This year at SXSWi (South by Southwest Interactive), a tech festival that brings together marketers, entrepreneurs, startups, designers, and programmers, Big Data was everywhere. Panelists discussed harnessing data; Nate Silver presented on his methods for gathering Big Data and making predictions accordingly; startups are producing apps to help companies organize and act on Big Data.
Everybody’s hot for numbers. I get that.
We need information, data, to support our processes, to guide us into making intelligent decisions for our organizations. But the artist, the Humanities nerd, the right-side-of-the-brainer, as well as the realist in me cringes at the trendiness of and seemingly blind allegiance to Big Data.
This week the New York Times published an article about film studios applying Big Data to screenplays. A statistician created an equation to determine what plot elements will fail at the box office and which ones will succeed. For example, if you summon a demon with a Ouija board, it’s not as likely to do as well as if you are the target of a demon’s wrath. Huh.
Film studios rely on this data to choose which screenplays to buy and which ones to discard. While using data to determine how studios spend their money seems like a safe bet, I can’t help but feel like there is going to be an incredible loss of creativity, absence of risk, and pop-cultural stagnation.
And I think there’s something missing here.

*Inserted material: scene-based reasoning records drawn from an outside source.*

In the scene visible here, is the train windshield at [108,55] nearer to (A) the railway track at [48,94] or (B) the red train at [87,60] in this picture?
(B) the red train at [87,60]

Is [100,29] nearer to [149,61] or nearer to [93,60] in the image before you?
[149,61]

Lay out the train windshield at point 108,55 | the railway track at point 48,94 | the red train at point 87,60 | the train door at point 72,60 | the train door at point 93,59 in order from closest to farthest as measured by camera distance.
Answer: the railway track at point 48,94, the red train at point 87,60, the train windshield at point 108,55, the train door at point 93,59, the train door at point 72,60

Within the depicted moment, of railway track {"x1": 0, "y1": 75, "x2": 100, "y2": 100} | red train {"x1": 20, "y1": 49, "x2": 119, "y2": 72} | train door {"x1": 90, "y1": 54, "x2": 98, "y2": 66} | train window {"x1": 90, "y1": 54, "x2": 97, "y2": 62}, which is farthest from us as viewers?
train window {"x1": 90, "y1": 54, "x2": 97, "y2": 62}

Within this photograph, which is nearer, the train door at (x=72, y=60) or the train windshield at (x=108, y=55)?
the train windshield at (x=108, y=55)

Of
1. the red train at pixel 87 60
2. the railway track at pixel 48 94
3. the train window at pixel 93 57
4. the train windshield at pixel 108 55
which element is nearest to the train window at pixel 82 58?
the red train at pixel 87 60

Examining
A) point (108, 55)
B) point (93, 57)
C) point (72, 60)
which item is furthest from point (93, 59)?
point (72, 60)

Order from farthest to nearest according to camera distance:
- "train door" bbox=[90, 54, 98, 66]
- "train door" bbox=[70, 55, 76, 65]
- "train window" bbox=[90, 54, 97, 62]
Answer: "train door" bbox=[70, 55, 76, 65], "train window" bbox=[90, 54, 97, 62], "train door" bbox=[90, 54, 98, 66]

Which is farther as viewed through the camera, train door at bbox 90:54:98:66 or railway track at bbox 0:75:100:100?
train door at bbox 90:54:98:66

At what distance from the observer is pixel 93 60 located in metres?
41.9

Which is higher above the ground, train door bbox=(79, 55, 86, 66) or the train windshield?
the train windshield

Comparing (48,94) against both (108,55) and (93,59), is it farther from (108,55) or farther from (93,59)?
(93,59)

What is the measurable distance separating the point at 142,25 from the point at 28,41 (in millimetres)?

Interestingly enough, television is moving away from the deeply-flawed Nielsen ratings in exchange for aggregating insane amounts of data to understand their successes. However, TV networks are also more willing to take risks right now, relying on social media-based crowd-sourced marketing to do its thing.
Shows with cult followings, such as Arrested Development, were canceled due to poor Nielsen ratings. Netflix, as opposed to a traditional television network, is capitalizing on the cult following and by reviving the show after a several-year hiatus, it will probably make a killing. Television is no longer just on a television. Shows have generated enormous audiences of viewers who do not engage with television in the way that they used to.
In fact, the only television show I’ve watched when it aired in the past few years was this year’s Oscars, and Seth McFarlane’s performance was worse than most of the comedy open-mic nights I’ve been to, so I doubt I’ll waste my time with that again.
So what’s missing from the way the film studios use Big Data? Everything that comes after the box office. The truth that innovation can result in passionate fans, even if the movie doesn’t best GI Joe Two (cringe) at the box office. Having a cult hit is the gift that keeps on giving.
Creating interesting and unique content is a risk, but as all business people and artists know, creativity and risk are what change the world. Think different, right Steve Jobs?
What does all this have to do with Internet Marketing, my department here at Commerce Kitchen? Well, Big Data is useless if you’re not looking at what comes next. I’m lucky to have more number-driven people on my team here, but I don’t think numbers can or should dictate how we engender passionate communities.
Let’s understand what has worked and what hasn’t worked in the past, and let’s allow that to inform our decisions. But let’s not stifle our creativity based on an equation of what normally works. There have been plenty of demons summoned in successful films in the past, and there will be again in the future. And in fact, Paranormal Activity, today’s demon franchise of choice, was a surprise hit.
Likewise, when I do keyword research I don’t just look at the highest volume search terms; instead, I look at which search terms convert well, which ones are the most relevant, which ones make sense within the context and within the ethical SEO strategies we’re committed to, and what the intent of the searcher is.
In other words, I look beyond the numbers and into the habitus, the thought processes, and the emotions of the actual people behind the numbers. This is where my experience in the Humanities comes in handy. Big Data helps us quantify an existing ethos, but it doesn’t necessarily help us predict the next one. In being adventurous and taking risks, creative content, whether it’s film, television, literature, or even marketing, not only responds to the cultural milieu, but it helps create it, too.
After I began writing this post, an article was published last week that explains why Big Data isn’t really big data at all; it’s simply what we’ve begun to call data analysis. The article makes some excellent points about the dangers of falling for Big Data without understanding its limitations:
Biases in how data are collected, a lack of context, gaps in what’s gathered, artifacts of how data are processed and the overall cognitive biases that lead even the best researchers to see patterns where there are none mean that “we may be getting drawn into particular kinds of algorithmic illusions,” said MIT Media Lab visiting scholar Kate Crawford. In other words, even if you have big data, it’s not something that Joe in the IT department can tackle—it may require someone with a PhD, or the equivalent amount of experience. And when they’re done, their answer to your problem might be that you don’t need “big data” at all.
We shouldn’t abandon data and data analysis, but we should be more realistic about its possibilities and pitfalls. I’d like to see our love affair with Big Data evolve into something else: an orgy that includes numbers, calculations, emotions, creativity, spontaneity, and risk.